Redundancy Principles for MLLMs Benchmarks
Zicheng Zhang | Xiangyu Zhao | Xinyu Fang | Chunyi Li | Xiaohong Liu | Xiongkuo Min | Haodong Duan | Kai Chen | Guangtao Zhai
Proceedings of the 63rd Annual Meeting of the Association for Computational Linguistics (Volume 1: Long Papers)
Zicheng Zhang | Xiangyu Zhao | Xinyu Fang | Chunyi Li | Xiaohong Liu | Xiongkuo Min | Haodong Duan | Kai Chen | Guangtao Zhai
Proceedings of the 63rd Annual Meeting of the Association for Computational Linguistics (Volume 1: Long Papers)

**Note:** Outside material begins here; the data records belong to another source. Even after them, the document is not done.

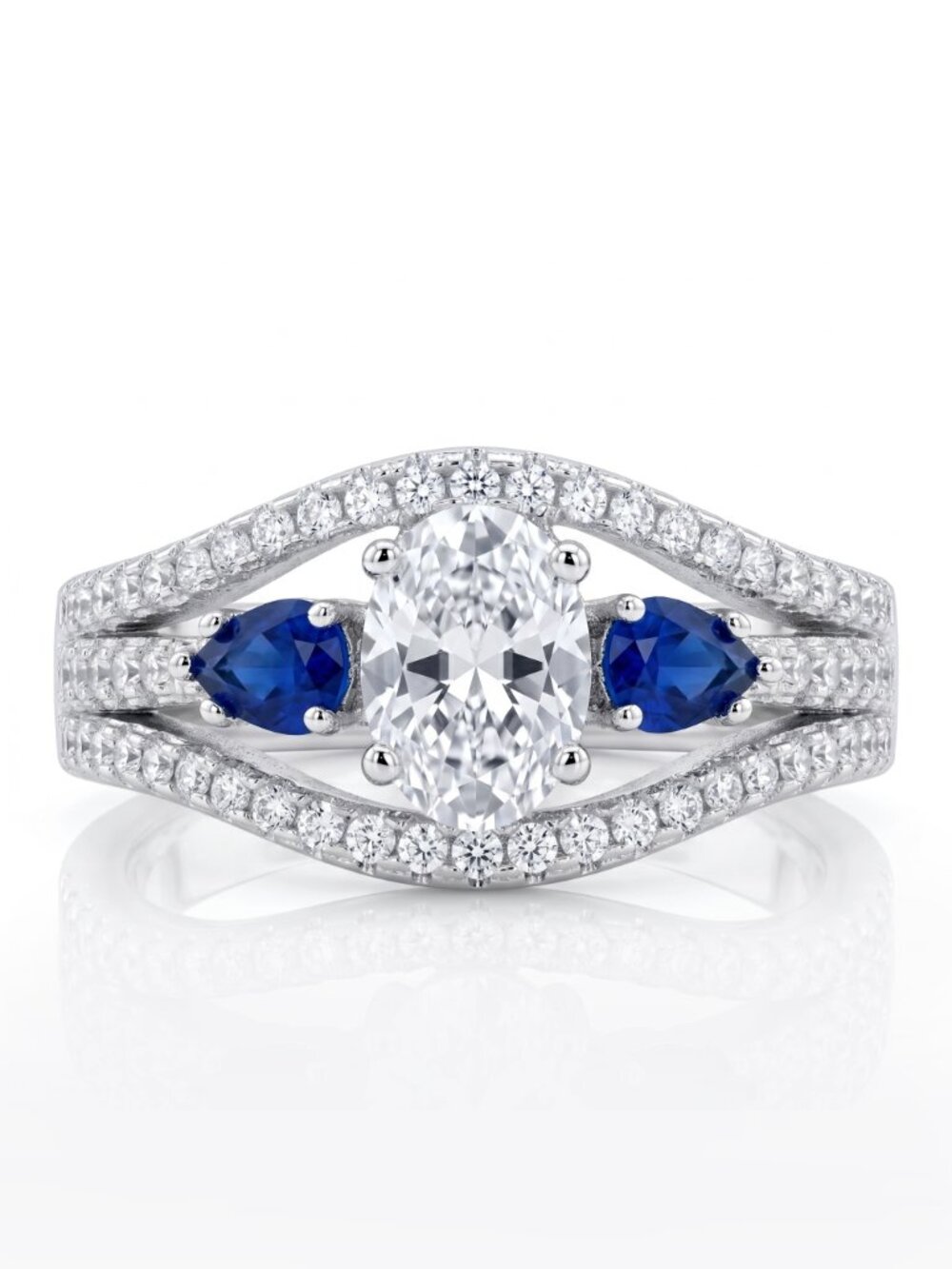 Blue Sapphire Oval Gemstone ring, size 7, 925 Sterling Silver Charmed Aroma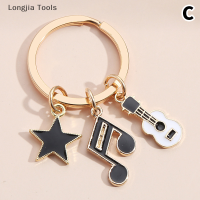 Longjia Tools พวงกุญแจเครื่องดนตรีเคลือบน่ารักแป้นพิมพ์โน้ตกีตาร์พวงกุญแจเพลงห่วงโซ่สำหรับของขวัญศิลปินเครื่องประดับ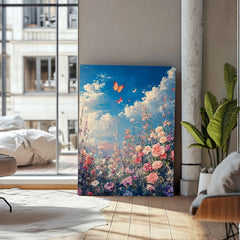 Malování motýlů na rozkvetlé louce - barevná elegance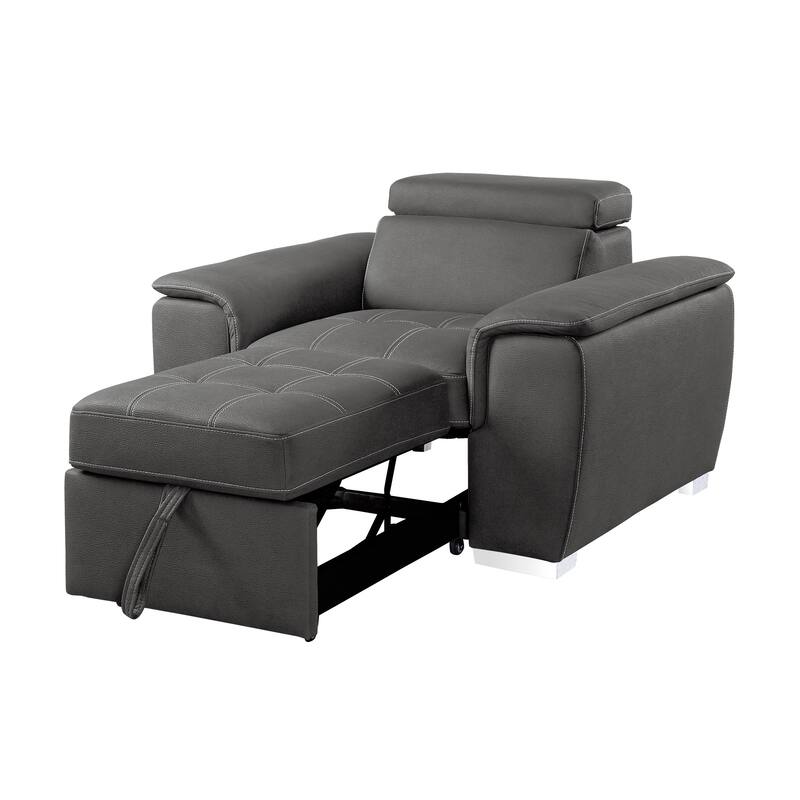 Rida 45 Inch Chair, Pull Out Ottoman, Adjustable Headrest, Solid Wood, Gray
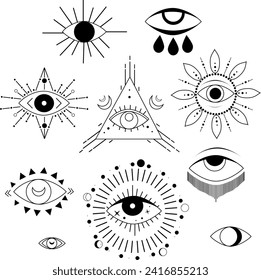 Vector set of Eyes. Bohemian linear logos, esoteric symbols. Alchemical mystical magic elements for prints, posters, illustrations and patterns. Magic aesthetics.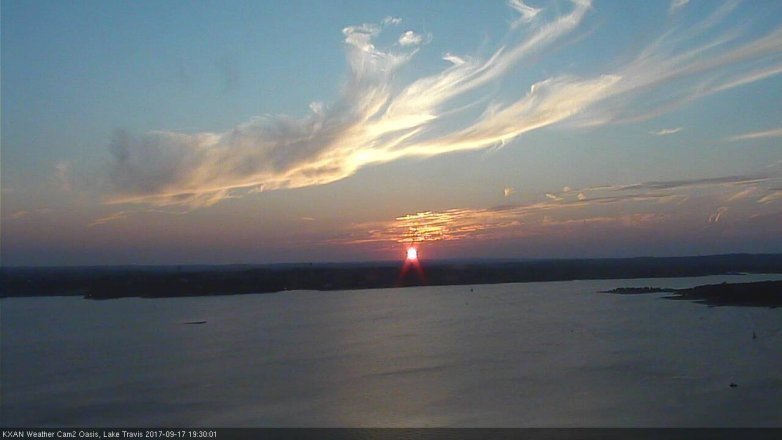 Lake Travis webcam, September 17, 2017 6:40 PM CT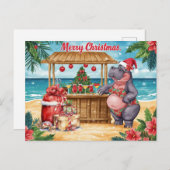 Hippo Christmas Cocktail Party Greeting Card シーズンポストカード (正面/裏面)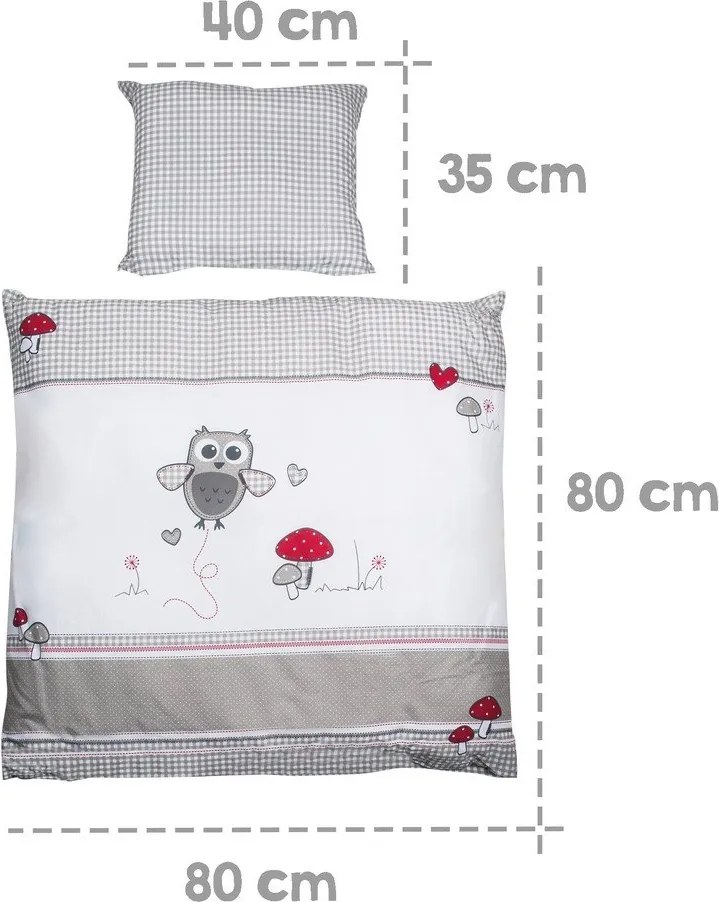 Fehér-szürke pamut gyerek ágyneműhuzat babaágyhoz 80x80 cm Adam &amp; Eule – Roba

With the rapid iteration of Multi-modality Large Language Models (MLLMs) and the evolving demands of the field, the number of benchmarks produced annually has surged into the hundreds. The rapid growth has inevitably led to significant redundancy among benchmarks. Therefore, it is crucial to take a step back and critically assess the current state of redundancy and propose targeted principles for constructing effective MLLM benchmarks. In this paper, we focus on redundancy from three key perspectives: 1) Redundancy of benchmark capability dimensions, 2) Redundancy in the number of test questions, and 3) Cross-benchmark redundancy within specific domains. Through the comprehensive analysis over hundreds of MLLMs’ performance across more than 20 benchmarks, we aim to quantitatively measure the level of redundancy lies in existing MLLM evaluations, provide valuable insights to guide the future development of MLLM benchmarks, and offer strategies to refine and address redundancy issues effectively.